What is "primitive" about it?

It doesn't do much. It tries to be as simple as possible, and to generate as little overhead as possible. Other profilers offer  graphical output, allocation of run time to stack traces, and remote control.
ppProf just counts method invocations and produces a "flat" profile, i.e. a list of time spent per method. This alone can make your program several times slower, depending on the circumstances.

Why does it still take so long?

My pet example, which takes 1-2 minutes of CPU time when not profiled, performs about 1155 million method calls on "user" code, i.e. not counting java.* classes and the like.  If profiling introduces a 1 microsecond overhead per call, that's 1155 seconds additional runtime when the application is profiled. That's about 20 minutes extra, or 10 times the original runtime.

The are two obvious counter-measures: profile less methods, and reduce the overhead.

Profiling less methods

This is partly achieved by application defaults, which can be overridden, and the restriction to classes loaded by the SystemClassLoader (hardwired in ProfTransformer,java). For the pet example, the bulk of invocations are inside the XML parser. After excluding org.apache.xerces and org.jdom, the number of method calls drops to 68 million, or by a factor of 17.

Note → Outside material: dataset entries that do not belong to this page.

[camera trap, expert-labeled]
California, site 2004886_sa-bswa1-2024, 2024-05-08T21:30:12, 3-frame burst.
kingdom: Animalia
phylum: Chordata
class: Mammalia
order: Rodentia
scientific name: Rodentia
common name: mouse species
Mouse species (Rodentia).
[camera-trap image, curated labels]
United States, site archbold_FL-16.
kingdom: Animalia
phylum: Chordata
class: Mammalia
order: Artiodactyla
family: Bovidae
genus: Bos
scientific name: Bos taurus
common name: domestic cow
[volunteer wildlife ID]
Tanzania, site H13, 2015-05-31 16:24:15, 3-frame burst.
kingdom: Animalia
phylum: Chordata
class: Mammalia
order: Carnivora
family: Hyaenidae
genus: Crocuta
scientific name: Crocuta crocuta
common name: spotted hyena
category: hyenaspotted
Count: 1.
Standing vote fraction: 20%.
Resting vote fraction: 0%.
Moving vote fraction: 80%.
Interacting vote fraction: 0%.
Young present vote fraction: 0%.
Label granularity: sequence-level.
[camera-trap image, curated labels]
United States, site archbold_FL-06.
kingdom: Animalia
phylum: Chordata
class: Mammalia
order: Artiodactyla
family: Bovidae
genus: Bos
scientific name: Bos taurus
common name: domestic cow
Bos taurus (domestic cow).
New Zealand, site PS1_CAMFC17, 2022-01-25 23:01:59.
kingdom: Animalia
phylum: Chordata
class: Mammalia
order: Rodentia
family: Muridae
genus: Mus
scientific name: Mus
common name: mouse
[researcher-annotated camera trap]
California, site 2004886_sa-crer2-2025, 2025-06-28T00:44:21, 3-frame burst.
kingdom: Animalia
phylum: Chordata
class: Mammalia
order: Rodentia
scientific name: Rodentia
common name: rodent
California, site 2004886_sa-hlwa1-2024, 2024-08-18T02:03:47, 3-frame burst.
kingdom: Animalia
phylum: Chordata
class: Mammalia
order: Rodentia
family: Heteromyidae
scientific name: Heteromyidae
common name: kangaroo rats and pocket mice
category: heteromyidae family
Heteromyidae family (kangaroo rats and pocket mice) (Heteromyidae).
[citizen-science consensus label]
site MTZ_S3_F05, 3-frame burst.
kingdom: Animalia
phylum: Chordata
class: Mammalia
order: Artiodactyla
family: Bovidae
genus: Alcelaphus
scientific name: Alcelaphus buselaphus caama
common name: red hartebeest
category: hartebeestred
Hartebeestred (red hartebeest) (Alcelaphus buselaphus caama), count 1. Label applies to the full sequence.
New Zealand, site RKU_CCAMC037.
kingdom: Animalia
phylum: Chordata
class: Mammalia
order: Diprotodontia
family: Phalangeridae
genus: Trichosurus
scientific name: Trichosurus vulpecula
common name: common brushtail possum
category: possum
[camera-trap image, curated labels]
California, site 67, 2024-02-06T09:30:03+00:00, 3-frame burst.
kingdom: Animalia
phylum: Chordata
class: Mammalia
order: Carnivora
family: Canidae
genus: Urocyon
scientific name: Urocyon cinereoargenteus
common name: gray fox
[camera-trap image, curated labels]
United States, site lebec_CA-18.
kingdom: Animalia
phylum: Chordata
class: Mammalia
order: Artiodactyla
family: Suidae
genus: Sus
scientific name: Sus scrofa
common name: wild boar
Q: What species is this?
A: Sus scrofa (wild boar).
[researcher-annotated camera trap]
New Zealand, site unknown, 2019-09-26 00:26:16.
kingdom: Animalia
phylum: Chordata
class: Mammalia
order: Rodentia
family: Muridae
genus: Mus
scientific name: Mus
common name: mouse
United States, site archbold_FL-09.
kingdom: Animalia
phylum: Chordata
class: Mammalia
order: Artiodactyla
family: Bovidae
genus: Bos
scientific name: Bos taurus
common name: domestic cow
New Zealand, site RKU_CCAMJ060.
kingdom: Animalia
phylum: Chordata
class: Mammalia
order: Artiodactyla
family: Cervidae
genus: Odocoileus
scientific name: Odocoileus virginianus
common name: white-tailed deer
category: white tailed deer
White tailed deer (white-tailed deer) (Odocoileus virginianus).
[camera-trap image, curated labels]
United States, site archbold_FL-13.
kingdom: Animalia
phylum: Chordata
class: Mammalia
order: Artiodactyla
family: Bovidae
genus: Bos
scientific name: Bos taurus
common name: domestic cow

Future versions may attempt to attribute time spent in excluded packages to that package, rather than to the callee.

Reducing the overhead

Reducing the profiling overhead is done by restricting the functionality to the bare minimum. In particular, ppProf does not attempt to associate time with "call stacks" like other profilers. It just eats up cycles and space (since you have to build the call stacks). 
Also, ppProf doesn't do any heap profiling, or other fancy stuff. And it calls the timing function only once per method invocation, roughly.
Consequently, ppProf should only very rarely die with an OutOfMemory error if your settings are not good enough. It should just take longer.

Less obvious problems

I was quite amazed when my AMD X2 4400 Linux box was four times slower than my tiny sub-notebook with a 1100 MHz ULV Pentium CPU. This turned out to be an OS issue: The performance of the gettimeofday system call. SMP slows it down by a factor of ~16 on my hardware. Some experiements yielded a little JNI quickie to circumvent this.

The last respot

If timing is too slow, you can use an option to just count calls. The overhead for this is pretty small. Based on the result, you can exclude the most frequently called classes or packages.